(Excerpts from a spatial dataset)
━━━━━━━━━━

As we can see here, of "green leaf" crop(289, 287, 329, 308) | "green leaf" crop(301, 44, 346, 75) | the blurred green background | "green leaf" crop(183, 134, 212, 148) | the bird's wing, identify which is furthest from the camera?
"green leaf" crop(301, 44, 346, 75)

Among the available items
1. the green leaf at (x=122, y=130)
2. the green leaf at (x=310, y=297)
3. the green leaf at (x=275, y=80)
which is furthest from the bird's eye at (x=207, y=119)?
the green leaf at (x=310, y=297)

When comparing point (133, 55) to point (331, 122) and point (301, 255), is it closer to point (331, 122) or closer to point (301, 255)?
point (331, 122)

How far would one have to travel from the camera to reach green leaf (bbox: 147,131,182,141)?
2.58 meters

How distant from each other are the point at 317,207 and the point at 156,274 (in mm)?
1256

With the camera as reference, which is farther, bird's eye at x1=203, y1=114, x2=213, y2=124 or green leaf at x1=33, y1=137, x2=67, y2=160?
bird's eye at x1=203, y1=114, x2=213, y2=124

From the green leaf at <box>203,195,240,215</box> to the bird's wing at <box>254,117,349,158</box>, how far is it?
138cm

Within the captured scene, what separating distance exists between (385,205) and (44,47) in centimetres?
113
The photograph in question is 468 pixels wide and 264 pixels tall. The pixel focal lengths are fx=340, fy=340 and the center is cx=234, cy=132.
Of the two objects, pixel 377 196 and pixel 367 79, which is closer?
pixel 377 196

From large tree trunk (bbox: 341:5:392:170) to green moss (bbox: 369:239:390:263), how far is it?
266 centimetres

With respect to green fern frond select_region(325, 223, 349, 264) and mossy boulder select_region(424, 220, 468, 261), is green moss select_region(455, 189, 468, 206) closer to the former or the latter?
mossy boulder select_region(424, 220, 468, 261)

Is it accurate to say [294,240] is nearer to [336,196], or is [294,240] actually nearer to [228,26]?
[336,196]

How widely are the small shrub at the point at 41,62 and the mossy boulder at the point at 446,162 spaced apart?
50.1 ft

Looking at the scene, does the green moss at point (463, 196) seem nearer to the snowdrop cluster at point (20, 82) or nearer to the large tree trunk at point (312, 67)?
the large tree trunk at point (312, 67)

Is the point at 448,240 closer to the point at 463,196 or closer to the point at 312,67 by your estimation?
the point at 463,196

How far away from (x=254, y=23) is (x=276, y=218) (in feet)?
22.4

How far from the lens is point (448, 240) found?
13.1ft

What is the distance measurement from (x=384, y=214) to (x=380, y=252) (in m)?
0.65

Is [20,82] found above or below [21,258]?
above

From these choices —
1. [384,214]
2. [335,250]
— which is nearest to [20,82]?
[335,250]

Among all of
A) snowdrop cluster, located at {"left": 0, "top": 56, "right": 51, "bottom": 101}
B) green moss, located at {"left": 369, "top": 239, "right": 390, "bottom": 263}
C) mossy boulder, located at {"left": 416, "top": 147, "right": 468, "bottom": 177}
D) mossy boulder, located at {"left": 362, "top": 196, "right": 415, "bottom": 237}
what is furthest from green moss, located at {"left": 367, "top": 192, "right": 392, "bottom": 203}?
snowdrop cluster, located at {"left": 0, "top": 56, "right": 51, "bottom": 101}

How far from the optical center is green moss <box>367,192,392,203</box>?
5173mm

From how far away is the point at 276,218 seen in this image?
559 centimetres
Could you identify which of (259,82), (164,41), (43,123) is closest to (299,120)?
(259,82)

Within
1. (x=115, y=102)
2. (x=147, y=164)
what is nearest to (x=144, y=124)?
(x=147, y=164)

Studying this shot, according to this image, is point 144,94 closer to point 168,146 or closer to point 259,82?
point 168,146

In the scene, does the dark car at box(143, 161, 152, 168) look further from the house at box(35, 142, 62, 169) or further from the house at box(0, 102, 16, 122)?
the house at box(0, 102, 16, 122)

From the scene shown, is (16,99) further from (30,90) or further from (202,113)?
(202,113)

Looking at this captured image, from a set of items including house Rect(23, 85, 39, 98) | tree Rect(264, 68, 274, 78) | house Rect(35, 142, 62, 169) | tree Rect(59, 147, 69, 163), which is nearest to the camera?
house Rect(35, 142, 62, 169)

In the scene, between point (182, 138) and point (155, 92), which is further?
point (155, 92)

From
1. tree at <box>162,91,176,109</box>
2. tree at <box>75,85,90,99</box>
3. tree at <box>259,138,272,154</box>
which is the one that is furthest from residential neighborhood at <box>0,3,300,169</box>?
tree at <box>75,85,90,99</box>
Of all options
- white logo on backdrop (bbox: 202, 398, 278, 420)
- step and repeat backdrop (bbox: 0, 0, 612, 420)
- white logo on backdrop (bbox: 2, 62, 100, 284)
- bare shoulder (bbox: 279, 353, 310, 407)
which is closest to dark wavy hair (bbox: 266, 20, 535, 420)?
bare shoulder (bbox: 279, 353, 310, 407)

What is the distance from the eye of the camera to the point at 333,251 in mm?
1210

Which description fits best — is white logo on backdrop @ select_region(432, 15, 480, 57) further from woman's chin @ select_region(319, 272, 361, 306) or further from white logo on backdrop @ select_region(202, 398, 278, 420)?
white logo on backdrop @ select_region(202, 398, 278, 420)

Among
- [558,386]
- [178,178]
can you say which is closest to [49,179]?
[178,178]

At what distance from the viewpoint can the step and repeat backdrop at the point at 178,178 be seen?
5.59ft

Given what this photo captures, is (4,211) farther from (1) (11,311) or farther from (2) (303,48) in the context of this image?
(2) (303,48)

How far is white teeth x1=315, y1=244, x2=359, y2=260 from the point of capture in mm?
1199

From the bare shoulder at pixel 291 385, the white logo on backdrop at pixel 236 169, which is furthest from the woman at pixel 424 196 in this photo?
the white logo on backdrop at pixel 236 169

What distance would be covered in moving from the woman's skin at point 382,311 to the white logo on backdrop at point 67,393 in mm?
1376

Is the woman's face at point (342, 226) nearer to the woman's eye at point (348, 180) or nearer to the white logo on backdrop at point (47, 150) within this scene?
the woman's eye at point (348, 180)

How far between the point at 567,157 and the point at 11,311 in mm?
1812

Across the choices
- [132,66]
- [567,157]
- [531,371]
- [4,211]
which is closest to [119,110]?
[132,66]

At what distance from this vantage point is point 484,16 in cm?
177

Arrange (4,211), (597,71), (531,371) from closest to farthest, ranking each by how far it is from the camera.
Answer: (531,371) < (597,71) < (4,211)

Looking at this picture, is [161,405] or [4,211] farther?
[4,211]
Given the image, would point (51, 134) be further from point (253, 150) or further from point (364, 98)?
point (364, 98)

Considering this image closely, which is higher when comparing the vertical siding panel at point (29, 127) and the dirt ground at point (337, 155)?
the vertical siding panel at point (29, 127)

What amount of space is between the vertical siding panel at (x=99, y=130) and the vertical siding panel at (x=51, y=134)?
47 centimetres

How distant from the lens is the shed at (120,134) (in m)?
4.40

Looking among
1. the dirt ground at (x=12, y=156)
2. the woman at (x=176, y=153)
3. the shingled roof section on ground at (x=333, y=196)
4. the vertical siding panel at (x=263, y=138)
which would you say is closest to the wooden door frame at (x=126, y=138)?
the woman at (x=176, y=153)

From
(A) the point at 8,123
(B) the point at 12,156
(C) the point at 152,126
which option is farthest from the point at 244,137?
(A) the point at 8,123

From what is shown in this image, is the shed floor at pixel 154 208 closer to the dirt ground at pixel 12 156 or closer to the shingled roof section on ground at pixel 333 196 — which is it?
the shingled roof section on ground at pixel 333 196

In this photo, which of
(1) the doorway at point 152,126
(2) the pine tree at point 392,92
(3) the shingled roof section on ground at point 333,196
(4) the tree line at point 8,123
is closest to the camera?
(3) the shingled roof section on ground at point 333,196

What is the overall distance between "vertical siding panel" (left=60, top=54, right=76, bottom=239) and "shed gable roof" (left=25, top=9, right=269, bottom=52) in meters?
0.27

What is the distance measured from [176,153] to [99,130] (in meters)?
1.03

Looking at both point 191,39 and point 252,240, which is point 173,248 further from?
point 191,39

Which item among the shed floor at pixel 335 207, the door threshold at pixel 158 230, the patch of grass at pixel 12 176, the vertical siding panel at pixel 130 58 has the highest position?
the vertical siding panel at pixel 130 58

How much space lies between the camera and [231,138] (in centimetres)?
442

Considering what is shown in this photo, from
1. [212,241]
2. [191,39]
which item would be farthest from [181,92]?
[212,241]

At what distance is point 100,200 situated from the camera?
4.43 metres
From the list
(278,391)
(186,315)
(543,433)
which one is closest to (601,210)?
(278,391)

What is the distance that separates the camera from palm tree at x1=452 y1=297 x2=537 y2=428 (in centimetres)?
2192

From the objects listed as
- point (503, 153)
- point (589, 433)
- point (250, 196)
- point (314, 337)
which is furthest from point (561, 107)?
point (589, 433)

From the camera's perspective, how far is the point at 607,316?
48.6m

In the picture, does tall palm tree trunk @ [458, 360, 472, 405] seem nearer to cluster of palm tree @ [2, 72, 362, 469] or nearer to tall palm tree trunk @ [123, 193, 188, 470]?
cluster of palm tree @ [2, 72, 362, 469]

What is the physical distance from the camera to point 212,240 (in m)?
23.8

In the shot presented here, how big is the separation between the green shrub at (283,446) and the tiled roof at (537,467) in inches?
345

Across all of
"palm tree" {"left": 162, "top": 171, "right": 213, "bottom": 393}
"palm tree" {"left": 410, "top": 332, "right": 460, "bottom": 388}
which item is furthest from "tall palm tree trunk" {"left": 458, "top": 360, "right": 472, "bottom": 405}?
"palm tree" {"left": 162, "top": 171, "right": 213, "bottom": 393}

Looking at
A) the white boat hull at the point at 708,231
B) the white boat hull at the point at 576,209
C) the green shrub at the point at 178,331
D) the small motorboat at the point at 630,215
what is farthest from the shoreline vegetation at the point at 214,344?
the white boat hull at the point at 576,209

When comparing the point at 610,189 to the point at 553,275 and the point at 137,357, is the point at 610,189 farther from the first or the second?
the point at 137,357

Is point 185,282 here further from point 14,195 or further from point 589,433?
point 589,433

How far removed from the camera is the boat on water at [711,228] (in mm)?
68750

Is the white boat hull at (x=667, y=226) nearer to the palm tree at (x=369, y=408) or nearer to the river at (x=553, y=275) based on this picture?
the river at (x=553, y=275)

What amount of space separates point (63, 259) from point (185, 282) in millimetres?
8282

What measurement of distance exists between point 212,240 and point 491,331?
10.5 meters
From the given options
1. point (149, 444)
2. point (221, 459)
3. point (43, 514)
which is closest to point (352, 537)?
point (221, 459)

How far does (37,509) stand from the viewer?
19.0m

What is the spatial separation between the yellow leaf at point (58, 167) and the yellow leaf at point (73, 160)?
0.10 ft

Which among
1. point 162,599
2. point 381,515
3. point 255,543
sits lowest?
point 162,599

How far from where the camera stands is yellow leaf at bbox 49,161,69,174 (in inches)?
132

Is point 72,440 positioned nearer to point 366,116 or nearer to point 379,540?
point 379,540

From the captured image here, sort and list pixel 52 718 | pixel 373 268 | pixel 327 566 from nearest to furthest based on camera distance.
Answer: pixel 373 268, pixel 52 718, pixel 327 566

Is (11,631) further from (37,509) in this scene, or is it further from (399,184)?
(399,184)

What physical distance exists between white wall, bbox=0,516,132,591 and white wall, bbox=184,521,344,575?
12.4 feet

━━━━━━━━━━

Rewrite everything from the line containing "What physical distance" through the end of the records, changing "white wall" to "pale wall" and keeping all else as it is.

Expected output ▸
What physical distance exists between pale wall, bbox=0,516,132,591 and pale wall, bbox=184,521,344,575?
12.4 feet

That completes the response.